The libertarian arguments against ID cards have been rehearsed often, and are no less valid for that. However benign the government's intentions, the fact remains that the information collected for ID cards could also be used by authoritarian regimes. We have seen, through the new lop-sided extradition treaty with the US, the abandon with which our own government is prepared to co-operate with other nations which have designs on our citizens.

What is there to prevent the likes of Robert Mugabe gaining access to our national ID database through Interpol? Do we want rogue elements in our own security services to have the power to monityor every movement of every citizen? And what of the persecution of innocent citizens which will result from the fallibility of the data? It may be faintly amusing when a fine for non-payment of the London congestion charge drops on to the doormat of a milkman in Aberdeen, the registration plate of his float having been confused with another vehicle'.
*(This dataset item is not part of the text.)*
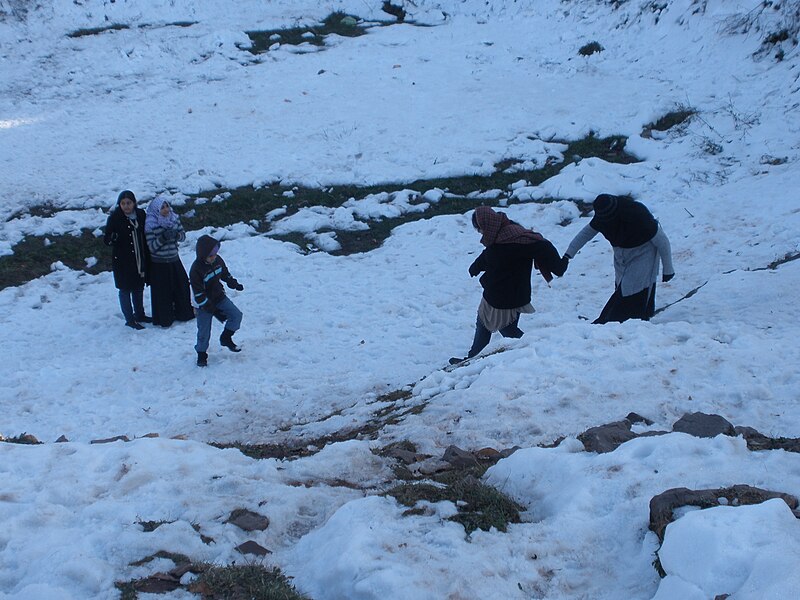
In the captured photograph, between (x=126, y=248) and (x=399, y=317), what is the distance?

It will be rather less amusing when armed anti-terrorist police turn up at the homes of innocent people whose eyeballs closely match those of terrorist suspects. ID cards will not, ultimately, prevent identity theft; they will merely make life easier for criminals who manage to master the forgery of them. Great though the libertarian case against ID cards is, Tony Blair has calculated, probably accurately, that the British public is apathetic on issues of liberty.
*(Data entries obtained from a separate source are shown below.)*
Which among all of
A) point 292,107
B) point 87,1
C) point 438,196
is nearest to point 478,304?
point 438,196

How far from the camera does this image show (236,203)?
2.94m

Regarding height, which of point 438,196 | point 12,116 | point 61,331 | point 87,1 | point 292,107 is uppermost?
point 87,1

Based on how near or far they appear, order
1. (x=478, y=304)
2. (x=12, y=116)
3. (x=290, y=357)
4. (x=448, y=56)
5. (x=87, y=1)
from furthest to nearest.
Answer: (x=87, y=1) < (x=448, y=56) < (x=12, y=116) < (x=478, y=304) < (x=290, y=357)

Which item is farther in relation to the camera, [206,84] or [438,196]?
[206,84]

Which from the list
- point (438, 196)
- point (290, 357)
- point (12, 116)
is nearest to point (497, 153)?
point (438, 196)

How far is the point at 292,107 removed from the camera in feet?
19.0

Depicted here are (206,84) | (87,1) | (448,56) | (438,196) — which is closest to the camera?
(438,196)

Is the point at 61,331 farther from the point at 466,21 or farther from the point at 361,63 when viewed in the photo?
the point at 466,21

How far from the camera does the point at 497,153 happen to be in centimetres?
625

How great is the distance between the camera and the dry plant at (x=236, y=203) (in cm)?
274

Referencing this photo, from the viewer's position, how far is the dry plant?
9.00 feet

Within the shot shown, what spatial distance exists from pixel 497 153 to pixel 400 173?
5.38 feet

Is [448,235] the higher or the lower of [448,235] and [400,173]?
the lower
This is perhaps inevitable: few Britons have lived under dictatorship. But there is another aspect to ID cards which will surely not escape the wrath of the people: their cost. According to the LSE study each ID card will cost a minimum of £170 to produce, payable upon renewal every five years. Even if, as the government has now indicated, the cost to each individual will be capped below £100 (the balance, of course, will be borne by taxpayers in other ways) it still amounts to a tax on existence on the scale of the hated poll tax. That tax, at least, went to public services. But all a citizen will get in return for his £100 ID card fee is a piece of plastic.
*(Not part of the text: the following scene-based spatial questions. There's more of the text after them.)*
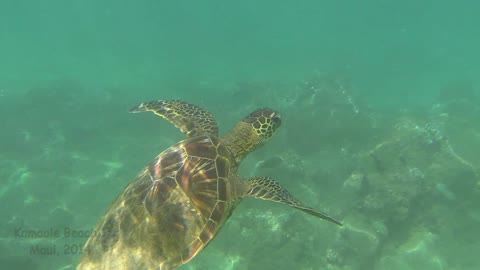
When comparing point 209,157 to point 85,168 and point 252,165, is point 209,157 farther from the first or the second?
point 85,168

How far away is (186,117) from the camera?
8.27 metres

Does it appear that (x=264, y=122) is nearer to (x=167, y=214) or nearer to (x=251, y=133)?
(x=251, y=133)

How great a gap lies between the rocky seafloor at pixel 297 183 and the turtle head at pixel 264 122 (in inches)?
189

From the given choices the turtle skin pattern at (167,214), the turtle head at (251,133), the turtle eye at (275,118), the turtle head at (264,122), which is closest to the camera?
the turtle skin pattern at (167,214)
Gawd help the citizen who loses his ID card, as many thousands inevitably will. Their lives will presumably be suspended until they've gone through the business of proving they've not dropped from outer sapce of been smuggled into the country. The main effect of ID cards will not be to fight crime but to create offences: offences by those who refuse to have a card, refuse to produce it on demand, or who deface the wretched thing with a pair of bunny ears in a drunken jape.

It is a sign of being too long in power that a government treats the public less as people than as pawns in its own megalomaniac schemes. It becomes so confident of its ability to muster thin majorities of pliant backbenchers that it omits to listen to the larger disquiet in the country. On Tuesday evening, the Blair government demonstrated that it had reached that stage. Those who imagined Labour backbenchers would choose ID cards as an excuse to depose Tony Blair were sadly disappointed. The real storm, however, will come when members of the public, leading happy lives of blameless obscurity, are ordered to present themselves at their local council offices to have their bodies scanned, and are charged £100 for the privelege.

According to the Home Secretary, who has changed his argument for ID cards so often that he's long since passed the point of credibilty, the exercise is now all about 'securing our identities'. We are confident that this is not how the public will see it. Rather, they will feel, like the viciims of identity thieves themselves, that they have had their identities - and their money - stolen by the state.